Count the lines in the material below that contain the word "keskmine", treating uppercase and lowercase as different. Reply with the number alone.

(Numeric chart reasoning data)
^^^^^^^^

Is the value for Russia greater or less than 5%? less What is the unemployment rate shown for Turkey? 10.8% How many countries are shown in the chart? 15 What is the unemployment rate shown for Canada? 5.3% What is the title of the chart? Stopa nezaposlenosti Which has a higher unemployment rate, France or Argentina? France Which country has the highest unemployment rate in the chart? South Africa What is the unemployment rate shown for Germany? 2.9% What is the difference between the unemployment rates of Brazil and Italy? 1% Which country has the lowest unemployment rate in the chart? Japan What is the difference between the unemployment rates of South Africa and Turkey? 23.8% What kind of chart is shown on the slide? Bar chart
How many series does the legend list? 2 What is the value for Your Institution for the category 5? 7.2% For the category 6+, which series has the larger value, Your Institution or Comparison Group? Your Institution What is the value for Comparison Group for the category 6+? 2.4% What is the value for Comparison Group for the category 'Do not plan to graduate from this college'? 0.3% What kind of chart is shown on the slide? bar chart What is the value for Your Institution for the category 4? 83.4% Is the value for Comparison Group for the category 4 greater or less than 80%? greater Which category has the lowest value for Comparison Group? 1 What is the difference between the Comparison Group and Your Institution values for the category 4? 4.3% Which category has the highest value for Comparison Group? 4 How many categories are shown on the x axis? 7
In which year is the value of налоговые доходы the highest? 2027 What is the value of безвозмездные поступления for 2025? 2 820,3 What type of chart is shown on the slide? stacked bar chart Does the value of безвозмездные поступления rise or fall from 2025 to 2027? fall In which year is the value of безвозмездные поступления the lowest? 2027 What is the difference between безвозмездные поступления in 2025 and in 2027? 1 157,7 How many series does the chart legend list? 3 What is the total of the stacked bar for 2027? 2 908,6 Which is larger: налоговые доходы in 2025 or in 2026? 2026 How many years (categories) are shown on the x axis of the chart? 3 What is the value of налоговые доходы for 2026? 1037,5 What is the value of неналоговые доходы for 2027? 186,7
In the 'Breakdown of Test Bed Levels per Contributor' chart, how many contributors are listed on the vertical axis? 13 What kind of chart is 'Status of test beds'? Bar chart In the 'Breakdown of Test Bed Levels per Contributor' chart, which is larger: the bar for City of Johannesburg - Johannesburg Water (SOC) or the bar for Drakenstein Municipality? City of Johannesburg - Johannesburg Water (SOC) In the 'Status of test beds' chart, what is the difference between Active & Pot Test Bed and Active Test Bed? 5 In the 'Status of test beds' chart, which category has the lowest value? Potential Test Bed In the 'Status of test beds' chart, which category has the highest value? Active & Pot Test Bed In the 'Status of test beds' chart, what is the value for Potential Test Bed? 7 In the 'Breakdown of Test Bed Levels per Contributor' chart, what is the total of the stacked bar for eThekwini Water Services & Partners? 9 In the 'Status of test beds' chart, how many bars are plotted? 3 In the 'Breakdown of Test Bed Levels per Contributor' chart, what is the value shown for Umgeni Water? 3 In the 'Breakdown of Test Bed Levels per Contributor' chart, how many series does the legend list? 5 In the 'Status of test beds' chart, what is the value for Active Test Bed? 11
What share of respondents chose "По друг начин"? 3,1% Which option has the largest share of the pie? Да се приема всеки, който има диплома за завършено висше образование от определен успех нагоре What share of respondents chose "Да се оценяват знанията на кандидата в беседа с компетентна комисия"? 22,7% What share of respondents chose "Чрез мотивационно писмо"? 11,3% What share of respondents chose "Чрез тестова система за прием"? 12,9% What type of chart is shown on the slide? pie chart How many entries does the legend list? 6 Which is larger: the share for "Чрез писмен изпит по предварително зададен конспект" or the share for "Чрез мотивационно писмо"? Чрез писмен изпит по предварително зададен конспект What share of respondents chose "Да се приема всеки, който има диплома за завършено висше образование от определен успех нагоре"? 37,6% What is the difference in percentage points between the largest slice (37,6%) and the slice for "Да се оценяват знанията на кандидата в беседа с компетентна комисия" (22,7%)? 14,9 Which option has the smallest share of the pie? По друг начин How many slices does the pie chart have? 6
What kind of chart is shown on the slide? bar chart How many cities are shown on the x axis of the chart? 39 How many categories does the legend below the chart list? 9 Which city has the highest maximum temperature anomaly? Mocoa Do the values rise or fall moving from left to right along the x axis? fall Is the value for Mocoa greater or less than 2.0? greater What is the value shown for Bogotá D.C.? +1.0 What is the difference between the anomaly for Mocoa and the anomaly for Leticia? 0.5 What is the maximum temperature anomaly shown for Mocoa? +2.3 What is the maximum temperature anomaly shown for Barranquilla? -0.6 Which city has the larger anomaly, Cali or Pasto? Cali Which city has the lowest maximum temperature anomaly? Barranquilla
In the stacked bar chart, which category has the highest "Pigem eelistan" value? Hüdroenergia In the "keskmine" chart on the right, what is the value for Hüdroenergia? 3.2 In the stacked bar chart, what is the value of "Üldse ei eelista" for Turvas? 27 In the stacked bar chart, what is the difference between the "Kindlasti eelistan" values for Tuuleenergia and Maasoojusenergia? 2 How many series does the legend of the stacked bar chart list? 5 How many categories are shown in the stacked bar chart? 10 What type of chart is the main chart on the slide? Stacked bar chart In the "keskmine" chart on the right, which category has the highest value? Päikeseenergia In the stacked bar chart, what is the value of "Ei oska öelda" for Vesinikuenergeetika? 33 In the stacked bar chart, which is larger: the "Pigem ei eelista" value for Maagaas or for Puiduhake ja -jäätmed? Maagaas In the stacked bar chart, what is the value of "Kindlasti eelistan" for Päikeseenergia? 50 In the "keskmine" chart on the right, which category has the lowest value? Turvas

^^^^^^^^

_Result below_
1